Records from a spatial question set:

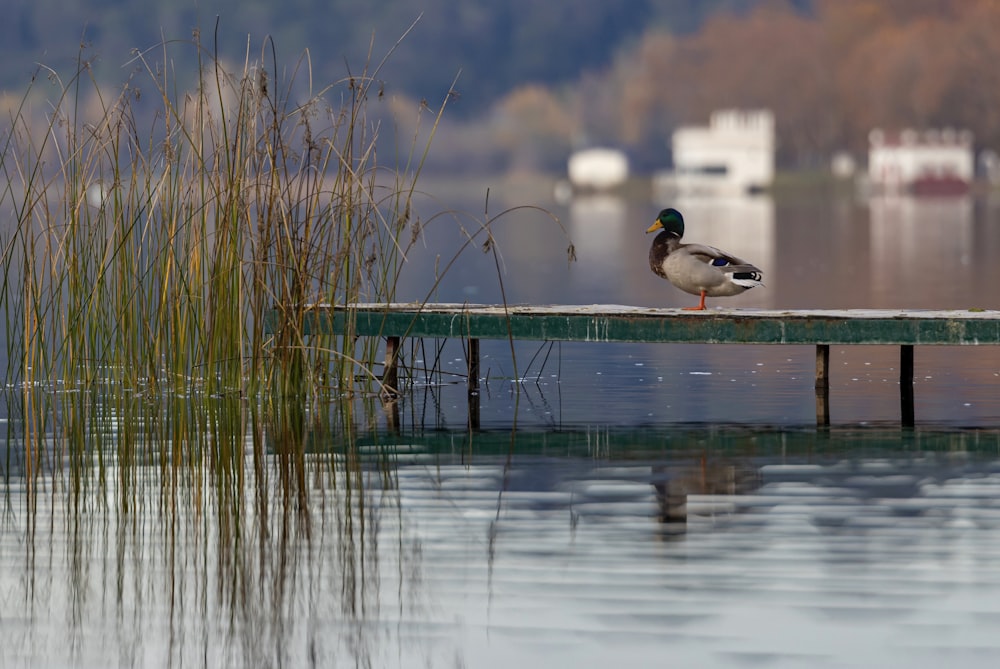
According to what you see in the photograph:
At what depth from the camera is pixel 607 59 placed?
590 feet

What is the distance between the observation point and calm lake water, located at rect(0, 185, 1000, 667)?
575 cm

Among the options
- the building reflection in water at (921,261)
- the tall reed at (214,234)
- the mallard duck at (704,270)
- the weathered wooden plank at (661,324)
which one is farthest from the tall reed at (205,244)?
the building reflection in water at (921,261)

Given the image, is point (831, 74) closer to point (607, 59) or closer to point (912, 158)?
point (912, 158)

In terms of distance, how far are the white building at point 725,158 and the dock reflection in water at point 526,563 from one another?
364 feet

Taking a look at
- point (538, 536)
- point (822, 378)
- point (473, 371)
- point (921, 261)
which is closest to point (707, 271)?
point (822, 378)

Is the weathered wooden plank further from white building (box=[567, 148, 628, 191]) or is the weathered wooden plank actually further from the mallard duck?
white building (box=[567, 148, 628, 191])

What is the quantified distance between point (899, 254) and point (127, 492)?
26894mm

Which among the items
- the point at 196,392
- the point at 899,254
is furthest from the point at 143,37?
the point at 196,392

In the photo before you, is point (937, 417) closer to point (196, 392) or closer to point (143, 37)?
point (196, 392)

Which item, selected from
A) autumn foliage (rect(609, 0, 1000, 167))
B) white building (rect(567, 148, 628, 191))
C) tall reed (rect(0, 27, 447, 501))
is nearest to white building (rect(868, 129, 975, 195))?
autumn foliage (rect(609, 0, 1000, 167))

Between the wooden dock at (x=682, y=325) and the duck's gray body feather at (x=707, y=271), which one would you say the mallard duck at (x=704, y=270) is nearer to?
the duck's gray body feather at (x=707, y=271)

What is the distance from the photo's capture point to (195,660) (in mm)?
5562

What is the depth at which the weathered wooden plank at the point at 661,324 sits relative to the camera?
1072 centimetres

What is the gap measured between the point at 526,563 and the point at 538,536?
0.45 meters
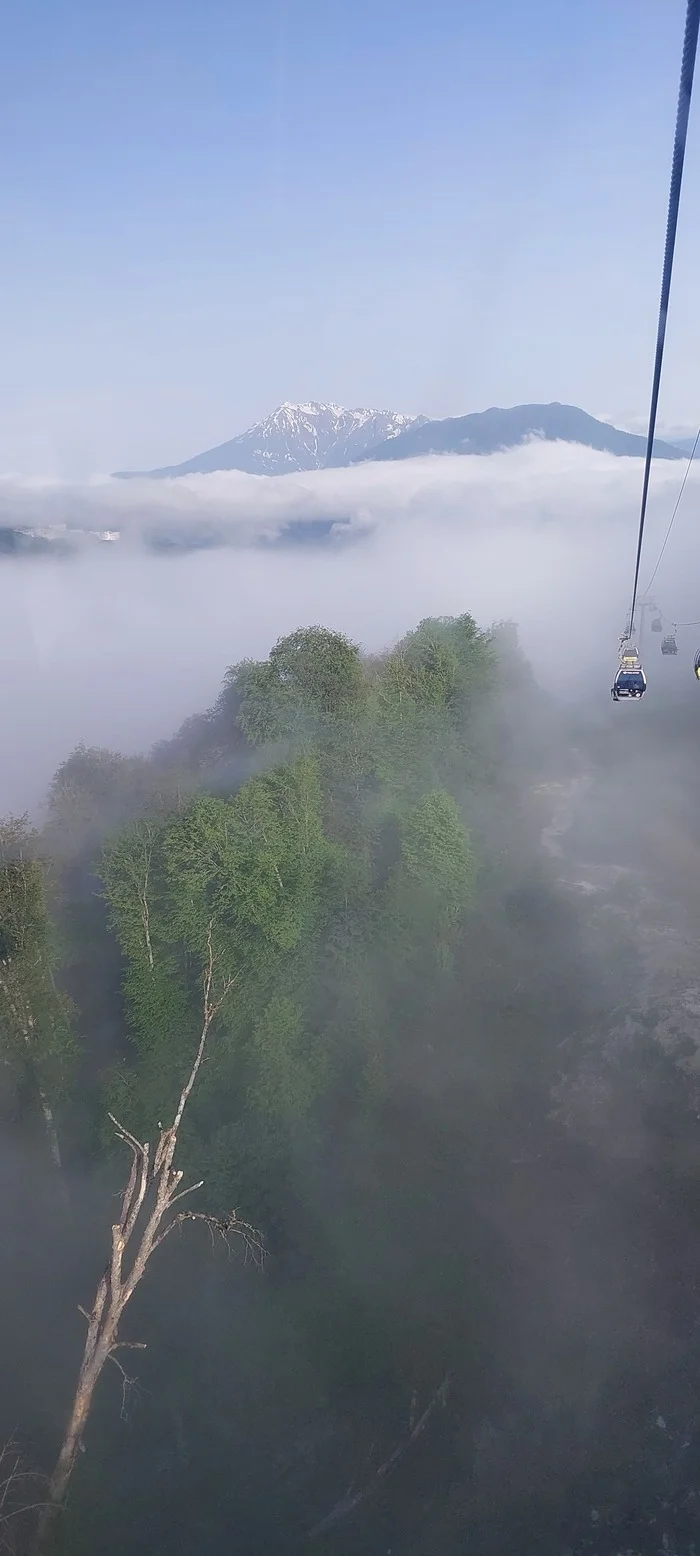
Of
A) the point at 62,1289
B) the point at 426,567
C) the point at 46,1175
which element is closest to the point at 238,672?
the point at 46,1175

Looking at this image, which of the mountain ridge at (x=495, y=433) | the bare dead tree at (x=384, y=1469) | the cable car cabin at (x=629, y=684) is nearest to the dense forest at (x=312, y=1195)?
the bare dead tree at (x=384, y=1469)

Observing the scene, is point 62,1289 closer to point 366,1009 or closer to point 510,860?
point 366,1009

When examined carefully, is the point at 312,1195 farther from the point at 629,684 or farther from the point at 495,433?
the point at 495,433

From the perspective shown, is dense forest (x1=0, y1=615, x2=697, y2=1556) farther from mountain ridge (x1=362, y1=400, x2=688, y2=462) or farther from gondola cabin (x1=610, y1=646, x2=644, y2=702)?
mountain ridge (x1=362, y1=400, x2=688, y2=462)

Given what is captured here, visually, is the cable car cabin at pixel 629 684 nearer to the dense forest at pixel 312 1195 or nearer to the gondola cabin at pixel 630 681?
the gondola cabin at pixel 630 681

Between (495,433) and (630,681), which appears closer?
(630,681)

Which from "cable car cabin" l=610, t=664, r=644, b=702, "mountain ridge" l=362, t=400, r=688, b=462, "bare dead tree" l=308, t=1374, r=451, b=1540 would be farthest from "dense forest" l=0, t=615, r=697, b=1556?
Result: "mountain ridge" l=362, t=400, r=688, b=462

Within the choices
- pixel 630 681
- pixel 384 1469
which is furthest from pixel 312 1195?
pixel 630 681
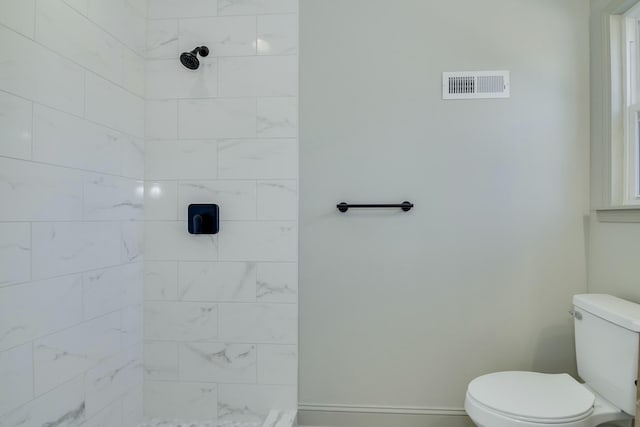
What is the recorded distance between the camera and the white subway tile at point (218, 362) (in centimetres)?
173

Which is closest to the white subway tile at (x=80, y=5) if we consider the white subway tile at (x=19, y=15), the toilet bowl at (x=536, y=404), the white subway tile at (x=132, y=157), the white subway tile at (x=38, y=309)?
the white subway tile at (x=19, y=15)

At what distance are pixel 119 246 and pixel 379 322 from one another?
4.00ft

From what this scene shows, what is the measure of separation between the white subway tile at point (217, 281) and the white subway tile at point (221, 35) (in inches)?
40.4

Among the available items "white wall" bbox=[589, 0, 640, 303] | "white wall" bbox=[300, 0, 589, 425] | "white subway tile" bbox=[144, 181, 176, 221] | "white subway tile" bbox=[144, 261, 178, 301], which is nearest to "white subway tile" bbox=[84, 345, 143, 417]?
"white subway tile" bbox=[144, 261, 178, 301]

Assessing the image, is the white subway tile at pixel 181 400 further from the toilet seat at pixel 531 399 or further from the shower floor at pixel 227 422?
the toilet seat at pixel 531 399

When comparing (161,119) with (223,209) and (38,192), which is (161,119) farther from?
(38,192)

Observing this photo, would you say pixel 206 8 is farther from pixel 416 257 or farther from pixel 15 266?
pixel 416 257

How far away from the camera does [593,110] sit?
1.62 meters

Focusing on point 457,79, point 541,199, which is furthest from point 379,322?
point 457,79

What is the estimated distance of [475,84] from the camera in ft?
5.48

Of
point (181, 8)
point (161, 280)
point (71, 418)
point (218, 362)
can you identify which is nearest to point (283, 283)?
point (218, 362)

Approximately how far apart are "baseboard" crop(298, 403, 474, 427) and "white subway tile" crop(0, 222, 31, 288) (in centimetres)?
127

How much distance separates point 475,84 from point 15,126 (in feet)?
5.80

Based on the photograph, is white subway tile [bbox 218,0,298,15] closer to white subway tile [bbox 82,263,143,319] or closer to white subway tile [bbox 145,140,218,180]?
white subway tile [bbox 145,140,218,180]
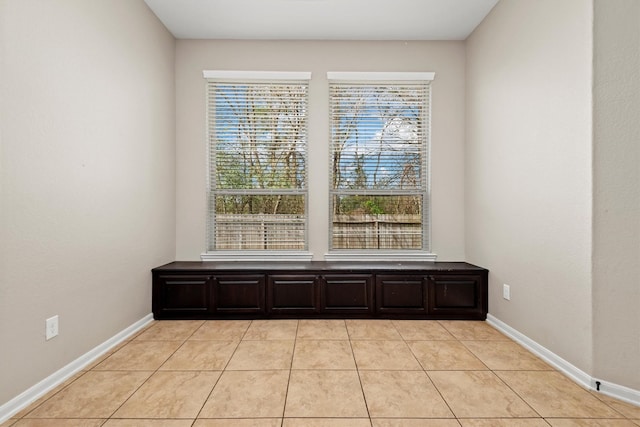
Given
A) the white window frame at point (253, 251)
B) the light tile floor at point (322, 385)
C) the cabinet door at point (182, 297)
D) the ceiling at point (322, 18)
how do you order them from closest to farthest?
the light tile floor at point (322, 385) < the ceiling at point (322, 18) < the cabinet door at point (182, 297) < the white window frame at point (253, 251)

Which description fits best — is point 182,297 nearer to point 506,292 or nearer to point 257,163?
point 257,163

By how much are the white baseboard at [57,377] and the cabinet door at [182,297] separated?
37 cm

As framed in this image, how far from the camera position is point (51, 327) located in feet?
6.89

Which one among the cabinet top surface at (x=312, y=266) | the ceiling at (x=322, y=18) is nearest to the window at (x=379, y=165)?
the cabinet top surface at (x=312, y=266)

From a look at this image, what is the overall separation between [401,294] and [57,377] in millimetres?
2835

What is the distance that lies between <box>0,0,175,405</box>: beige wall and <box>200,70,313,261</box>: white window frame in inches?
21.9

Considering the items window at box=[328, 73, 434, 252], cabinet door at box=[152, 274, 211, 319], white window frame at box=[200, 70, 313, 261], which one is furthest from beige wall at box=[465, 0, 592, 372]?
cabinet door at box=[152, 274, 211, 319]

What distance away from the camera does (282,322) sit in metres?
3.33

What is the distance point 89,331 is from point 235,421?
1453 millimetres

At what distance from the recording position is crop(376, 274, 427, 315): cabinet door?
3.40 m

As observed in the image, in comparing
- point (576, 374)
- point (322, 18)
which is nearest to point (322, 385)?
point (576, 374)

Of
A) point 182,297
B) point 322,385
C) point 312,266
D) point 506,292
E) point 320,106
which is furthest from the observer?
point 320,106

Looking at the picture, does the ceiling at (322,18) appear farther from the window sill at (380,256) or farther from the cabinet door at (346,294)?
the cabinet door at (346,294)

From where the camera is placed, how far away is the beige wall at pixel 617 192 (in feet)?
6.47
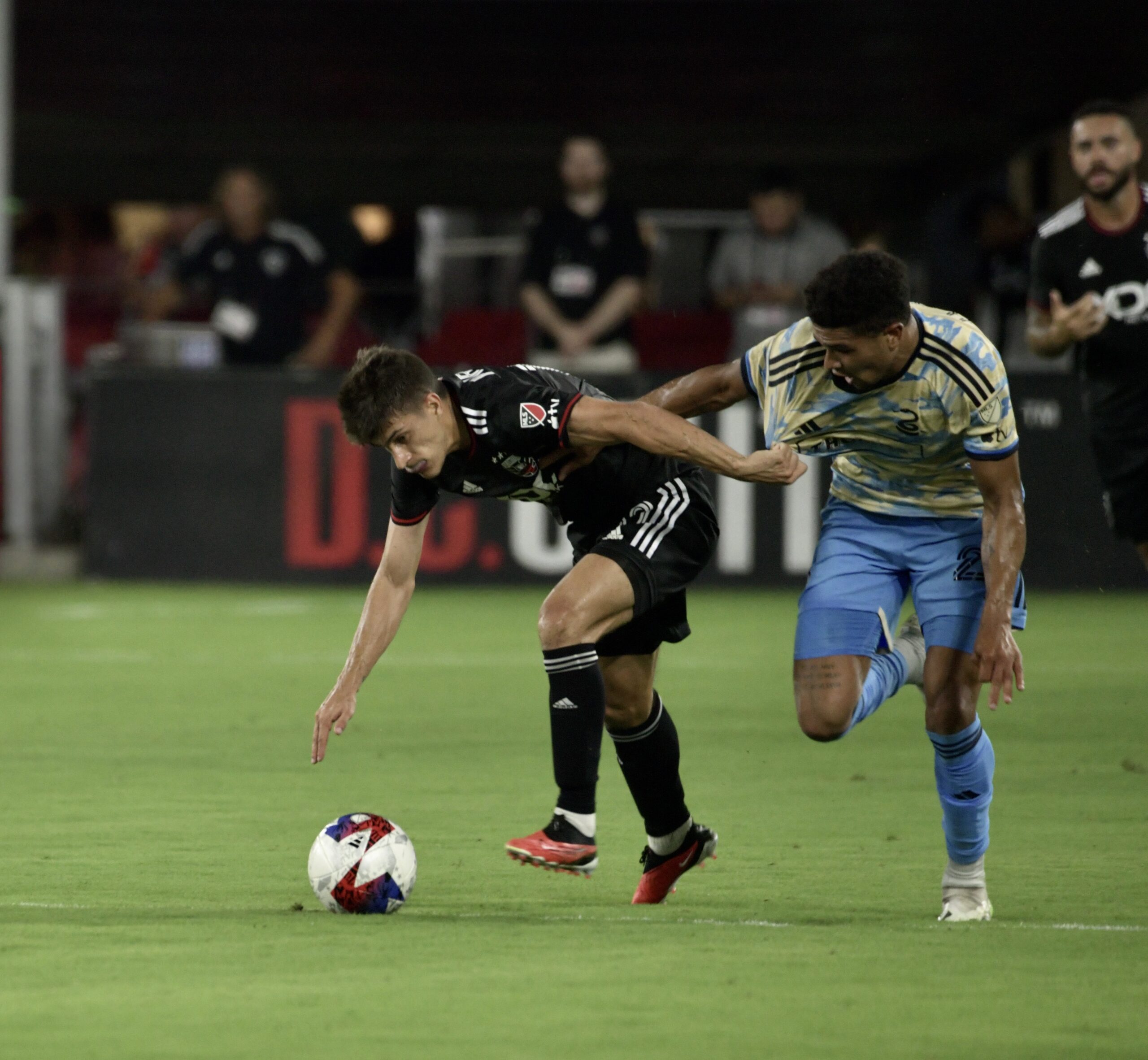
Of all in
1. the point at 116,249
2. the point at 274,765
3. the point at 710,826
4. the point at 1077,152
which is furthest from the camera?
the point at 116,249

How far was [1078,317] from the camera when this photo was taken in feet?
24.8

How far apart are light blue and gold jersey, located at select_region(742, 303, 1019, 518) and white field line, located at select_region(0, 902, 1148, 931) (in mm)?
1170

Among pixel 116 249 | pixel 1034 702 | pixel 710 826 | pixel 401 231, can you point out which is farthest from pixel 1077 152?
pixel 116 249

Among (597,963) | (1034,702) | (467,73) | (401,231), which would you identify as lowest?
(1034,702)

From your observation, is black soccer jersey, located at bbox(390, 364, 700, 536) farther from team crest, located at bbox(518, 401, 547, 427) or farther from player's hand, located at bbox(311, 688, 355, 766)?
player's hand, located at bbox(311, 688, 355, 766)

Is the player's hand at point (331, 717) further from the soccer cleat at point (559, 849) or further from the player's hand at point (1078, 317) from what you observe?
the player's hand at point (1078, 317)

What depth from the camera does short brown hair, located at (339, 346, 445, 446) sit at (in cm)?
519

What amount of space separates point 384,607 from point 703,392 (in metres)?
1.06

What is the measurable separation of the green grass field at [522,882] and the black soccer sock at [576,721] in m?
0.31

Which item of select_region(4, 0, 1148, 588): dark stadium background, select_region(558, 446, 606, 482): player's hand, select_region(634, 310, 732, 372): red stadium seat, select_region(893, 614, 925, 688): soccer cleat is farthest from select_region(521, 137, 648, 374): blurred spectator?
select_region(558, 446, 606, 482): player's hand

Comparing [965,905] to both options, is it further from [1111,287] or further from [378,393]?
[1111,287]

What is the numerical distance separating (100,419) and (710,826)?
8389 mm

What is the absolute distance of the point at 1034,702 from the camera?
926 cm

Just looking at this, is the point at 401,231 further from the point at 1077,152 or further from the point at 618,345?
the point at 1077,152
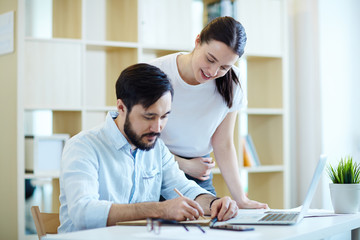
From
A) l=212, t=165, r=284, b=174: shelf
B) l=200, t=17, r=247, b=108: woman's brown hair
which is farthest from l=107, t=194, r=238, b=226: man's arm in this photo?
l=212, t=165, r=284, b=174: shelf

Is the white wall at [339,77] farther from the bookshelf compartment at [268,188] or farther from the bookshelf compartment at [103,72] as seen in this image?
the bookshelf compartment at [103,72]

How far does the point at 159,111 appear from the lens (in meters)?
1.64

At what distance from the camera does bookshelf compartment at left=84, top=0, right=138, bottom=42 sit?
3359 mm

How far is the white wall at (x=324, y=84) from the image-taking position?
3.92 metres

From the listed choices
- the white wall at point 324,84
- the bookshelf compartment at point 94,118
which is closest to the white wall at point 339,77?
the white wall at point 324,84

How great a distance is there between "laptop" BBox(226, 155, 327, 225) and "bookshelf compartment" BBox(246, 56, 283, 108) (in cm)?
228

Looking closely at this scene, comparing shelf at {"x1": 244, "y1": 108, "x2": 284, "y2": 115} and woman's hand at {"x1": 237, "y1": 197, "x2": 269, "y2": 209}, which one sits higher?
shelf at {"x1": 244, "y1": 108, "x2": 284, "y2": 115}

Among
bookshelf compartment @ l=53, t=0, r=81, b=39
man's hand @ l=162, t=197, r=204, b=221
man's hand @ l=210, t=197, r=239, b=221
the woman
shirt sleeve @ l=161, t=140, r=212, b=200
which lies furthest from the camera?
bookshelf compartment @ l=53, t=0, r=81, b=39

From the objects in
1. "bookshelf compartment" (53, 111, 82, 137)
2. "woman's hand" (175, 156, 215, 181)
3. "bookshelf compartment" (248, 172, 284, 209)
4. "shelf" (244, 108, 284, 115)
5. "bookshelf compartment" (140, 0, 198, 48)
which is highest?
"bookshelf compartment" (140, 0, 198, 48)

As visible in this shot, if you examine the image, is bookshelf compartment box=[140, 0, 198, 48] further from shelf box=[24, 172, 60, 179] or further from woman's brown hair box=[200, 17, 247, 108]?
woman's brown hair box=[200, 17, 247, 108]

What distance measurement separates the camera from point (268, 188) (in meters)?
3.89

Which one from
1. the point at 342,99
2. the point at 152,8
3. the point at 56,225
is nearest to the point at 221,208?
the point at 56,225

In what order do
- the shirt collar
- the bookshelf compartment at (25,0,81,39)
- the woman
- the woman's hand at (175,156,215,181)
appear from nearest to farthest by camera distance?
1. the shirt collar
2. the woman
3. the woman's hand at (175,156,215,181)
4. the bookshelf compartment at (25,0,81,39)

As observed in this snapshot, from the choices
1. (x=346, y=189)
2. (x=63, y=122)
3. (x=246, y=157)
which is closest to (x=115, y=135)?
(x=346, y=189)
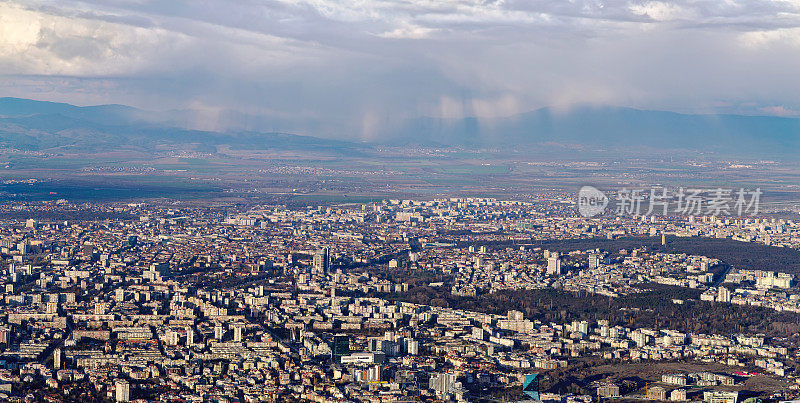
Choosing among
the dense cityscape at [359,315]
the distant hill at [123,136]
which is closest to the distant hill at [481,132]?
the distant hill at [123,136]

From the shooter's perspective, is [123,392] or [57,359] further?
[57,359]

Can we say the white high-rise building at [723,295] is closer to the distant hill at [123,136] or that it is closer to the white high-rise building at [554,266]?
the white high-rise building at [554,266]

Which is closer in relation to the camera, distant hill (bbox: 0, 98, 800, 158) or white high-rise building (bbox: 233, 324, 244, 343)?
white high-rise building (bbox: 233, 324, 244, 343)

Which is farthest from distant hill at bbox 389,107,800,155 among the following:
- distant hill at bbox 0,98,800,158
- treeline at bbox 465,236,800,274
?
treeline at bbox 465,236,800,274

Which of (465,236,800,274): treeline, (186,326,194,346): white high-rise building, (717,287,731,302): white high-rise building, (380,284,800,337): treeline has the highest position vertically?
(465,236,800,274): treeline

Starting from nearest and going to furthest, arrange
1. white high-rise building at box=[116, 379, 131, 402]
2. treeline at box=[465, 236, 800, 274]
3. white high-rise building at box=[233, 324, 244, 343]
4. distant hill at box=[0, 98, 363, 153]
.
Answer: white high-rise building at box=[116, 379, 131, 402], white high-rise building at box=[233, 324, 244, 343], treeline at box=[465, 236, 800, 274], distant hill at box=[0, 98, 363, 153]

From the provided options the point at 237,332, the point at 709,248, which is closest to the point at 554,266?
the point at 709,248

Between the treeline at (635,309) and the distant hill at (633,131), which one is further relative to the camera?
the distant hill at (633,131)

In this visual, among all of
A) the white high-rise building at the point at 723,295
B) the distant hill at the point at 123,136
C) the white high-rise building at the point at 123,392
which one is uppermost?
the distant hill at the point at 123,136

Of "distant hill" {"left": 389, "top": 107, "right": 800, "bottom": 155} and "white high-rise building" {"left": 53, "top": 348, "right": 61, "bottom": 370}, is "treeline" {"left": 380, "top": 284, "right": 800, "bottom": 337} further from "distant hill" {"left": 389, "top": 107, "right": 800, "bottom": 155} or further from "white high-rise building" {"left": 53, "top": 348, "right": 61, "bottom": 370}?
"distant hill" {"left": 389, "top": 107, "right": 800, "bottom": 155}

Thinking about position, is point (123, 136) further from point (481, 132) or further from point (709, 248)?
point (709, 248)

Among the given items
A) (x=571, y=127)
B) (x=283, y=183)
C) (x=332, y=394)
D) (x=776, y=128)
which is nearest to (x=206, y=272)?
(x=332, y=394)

* [WHAT YOU NEED TO DO]:
Repeat, without changes, every line from the one that contains "Thinking about position, is" through the final line of the data.

* [TASK RESPONSE]:
Thinking about position, is point (123, 136) further from point (481, 132) or further from point (709, 248)?
point (709, 248)

Among the given items
A) (x=571, y=127)
B) (x=283, y=183)
C) (x=332, y=394)
D) (x=776, y=128)
which is nearest to (x=206, y=272)?
(x=332, y=394)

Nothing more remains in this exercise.